**** BRANO DA LEGGERE ****
Negli anni '30, durante i quali aveva iniziato l'attività di
alto dirigente, il C. si trovò ad operare in un quadro
militare caratterizzato dal divario tra le linee della politica
estera fascista, e quelle dello sviluppo dottrinale e organizzativo
dell'esercito che degli obiettivi di quella stessa politica avrebbe
dovuto essere l'estremo mezzo di realizzazione. Mentre le Direttive
per l'impiego delle grandi unità (ediz. 1935) fissavano il
concetto della guerra di movimento, in cui e la battaglia si vince a
colpi di divisione e la manovra offensiva punta sulla sorpresa, il
vecchio binomio operativo artiglieria-fanteria si modificava, con le
Norme per il combattimento della divisione (ediz. 1936), nel
concetto che "la fanteria è lo strumento principale e
decisivo della lotta" in quanto è il movimento. Si apriva il
problema di ammodernare ed accrescere l'armamento, ed era ovvio il
principio che "senza scorte non si fa guerra di movimento". Intanto
però proprio il tipo dinamico di guerra attuato in Etiopia
metteva in crisi le dotazioni e le scorte metropolitane, rivelando
l'insufficienza della produzione bellica. Ancor più
contraddittoria diventava in seguito la gestione aggressiva della
politica estera riguardo all'insufficienza e alla organizzatone
produttiva bellica. Mentre l'ordinamento Pariani (1938) portava alla
divisione binaria, di ridotta capacità difensiva ma con
compiti di colonna d'urto e penetrazione (la manovra diventando
compito del corpo d'armata e dell'armata), e di conseguenza
l'Addestramento della fanteria (ediz. 1939), in un quadro di guerra
di rapido corso, valorizzava al massimo la fanteria come binomio
fuoco-movimento e come elemento decisivo della lotta, l'impiego di
mezzi e di scorte richiesto dall'intervento in Spagna e
dall'occupazione dell'Albania, sommandosi alla nuova e più
ampia dotazione di armi e materiali necessaria proprio col nuovo
ordinamento, apriva un incolmabile divario tra teoria e
addestramento tattico da un lato, e concrete possibilità
operative dall'altro. Al momento della dichiarazione di guerra,
"delle 73 divisioni mobilitate, solo 19 risultavano effettivamente
complete; 34 (comprese quelle libiche) risultavano efficienti ma
incomplete, e 20 poco efficienti" (cioè: "60% del personale,
50% quadrupedi e automezzi, e deficienze varie nelle dotazioni e
nelle armi": L'esercito ital., p. 150).
**** RIGHE DI DATI ****
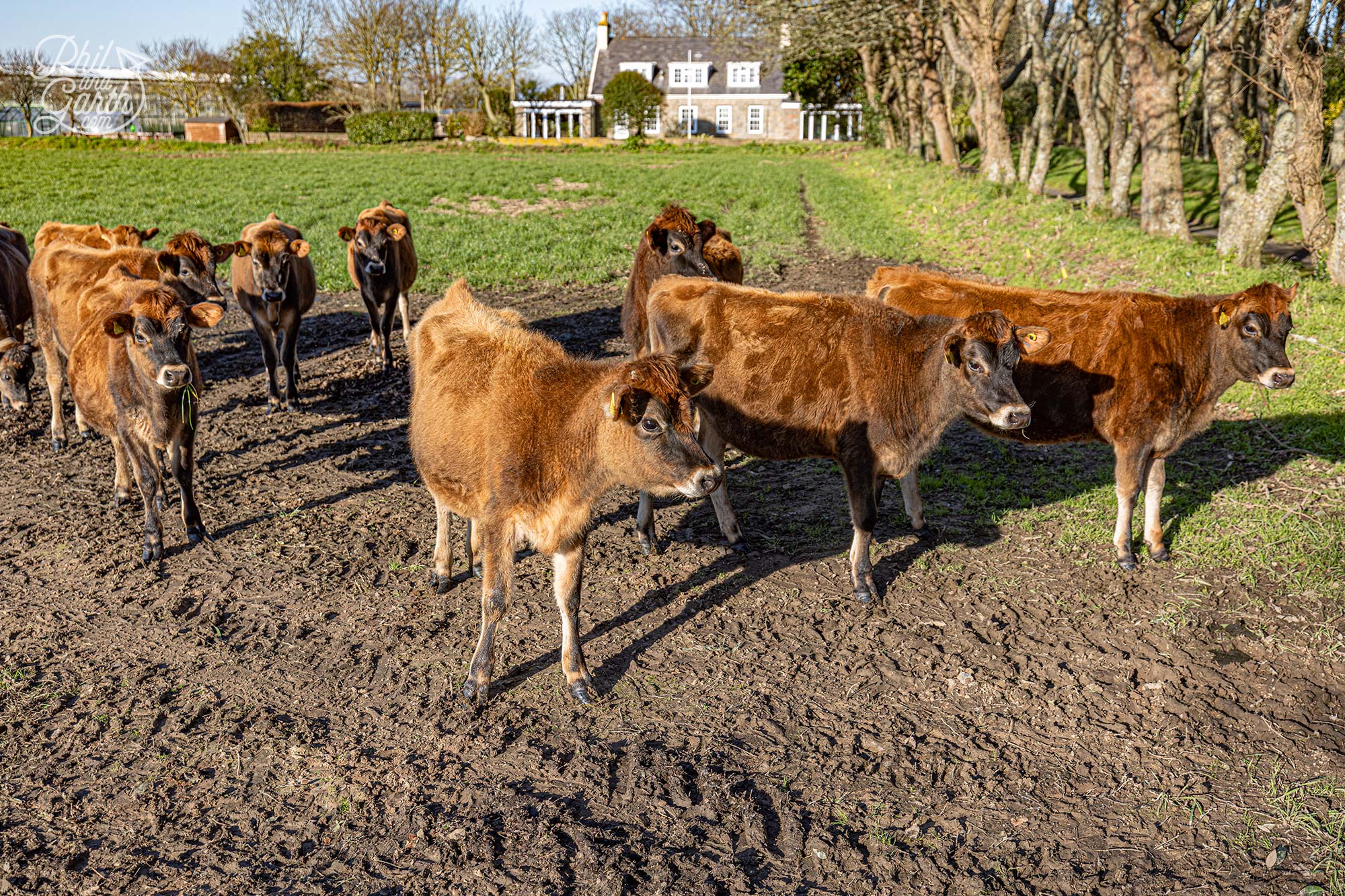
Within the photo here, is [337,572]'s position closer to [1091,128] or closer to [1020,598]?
[1020,598]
****
§ **ESERCIZIO**
Rispondi a queste domande sul brano dedicato all'esercito italiano negli anni '30:
1. In quale anno uscì l'edizione delle Norme per il combattimento della divisione?
2. A quale tipo di divisione portò l'ordinamento Pariani del 1938?
3. Al momento della dichiarazione di guerra, quante delle 73 divisioni mobilitate risultavano effettivamente complete?

§ **RISPOSTA ALL'ESERCIZIO**
1. Nel 1936.
2. Alla divisione binaria.
3. Solo 19.